Anche queste significative note a margine contengono le oltre 2000 pagine nella quali il giudice della corte d’assise di Bologna Michele Leoni motiva la condanna di Cavallini e riordina e collega 40 anni di stragismo ed eversione nera in Italia: una strage annunciata, preparata già un anno prima sotto l’alto patronato della Loggia P2 di Licio Gelli e dei servizi segreti: una strage di Stato, scrive il giudice, dalla quale emergono circostanze inquietanti  più o meno note.
L’allora procuratore della repubblica di Bologna Ugo Sisti, titolare delle indagini, che la notte successiva la strage, sparisce per trovare ospitalità nell’albergo del padre di Paolo Bellini, già latitante e ora a processo come quinto uomo della strage.

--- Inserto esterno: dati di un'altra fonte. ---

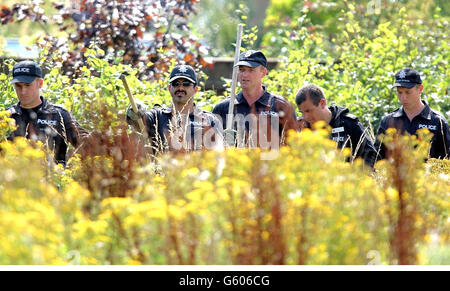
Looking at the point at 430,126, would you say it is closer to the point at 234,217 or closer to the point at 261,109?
the point at 261,109

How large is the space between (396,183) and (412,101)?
326 centimetres

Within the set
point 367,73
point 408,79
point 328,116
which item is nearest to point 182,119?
point 328,116

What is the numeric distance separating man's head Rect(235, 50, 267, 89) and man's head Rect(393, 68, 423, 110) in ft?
3.70

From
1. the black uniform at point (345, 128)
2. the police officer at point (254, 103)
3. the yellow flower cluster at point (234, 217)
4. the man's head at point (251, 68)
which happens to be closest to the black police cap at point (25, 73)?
the police officer at point (254, 103)

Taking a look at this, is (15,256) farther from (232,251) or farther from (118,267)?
(232,251)

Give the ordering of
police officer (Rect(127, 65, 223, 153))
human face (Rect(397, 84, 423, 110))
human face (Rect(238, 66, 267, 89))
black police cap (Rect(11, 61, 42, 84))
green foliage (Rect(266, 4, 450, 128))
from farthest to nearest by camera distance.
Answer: green foliage (Rect(266, 4, 450, 128)), human face (Rect(397, 84, 423, 110)), human face (Rect(238, 66, 267, 89)), black police cap (Rect(11, 61, 42, 84)), police officer (Rect(127, 65, 223, 153))

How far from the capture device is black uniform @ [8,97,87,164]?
643 centimetres

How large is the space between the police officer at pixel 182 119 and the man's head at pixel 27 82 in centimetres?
84

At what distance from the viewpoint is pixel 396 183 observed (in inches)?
162

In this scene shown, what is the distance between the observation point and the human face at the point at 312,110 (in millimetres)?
6543

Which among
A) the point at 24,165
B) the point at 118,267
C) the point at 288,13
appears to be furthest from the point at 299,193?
the point at 288,13

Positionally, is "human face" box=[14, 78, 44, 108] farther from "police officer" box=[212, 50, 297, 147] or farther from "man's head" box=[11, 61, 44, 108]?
"police officer" box=[212, 50, 297, 147]

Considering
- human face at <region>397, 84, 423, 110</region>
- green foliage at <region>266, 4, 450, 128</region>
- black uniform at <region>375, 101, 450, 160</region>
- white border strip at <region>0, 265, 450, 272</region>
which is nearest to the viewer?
white border strip at <region>0, 265, 450, 272</region>

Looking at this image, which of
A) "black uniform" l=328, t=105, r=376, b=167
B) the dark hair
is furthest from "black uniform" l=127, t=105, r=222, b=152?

Oppure la riunione riservatissima del 5 agosto 1980, tre giorni dopo la strage, presenti tra l’altro il presidente del consiglio Cossiga, i principali ministri, comandanti militari e direttori dei servizi: siedono al tavolo sei affiliati alla loggia segreta P2. La riunione mette in pratica L’abc dei depistatori di professione con due direttive: escludere collegamenti con i Nar, gli esecutori già  accertati (Mambro, Fioravanti, Ciavardini e Cavallini) e evitare collegamenti con la magistratura.
La corte d’Assise conclude denunciando 12 persone per depistaggio, calunnia e falsa testimonianza. Tutti reati commessi nel processo. Tra questi anche il generale Mario Mori.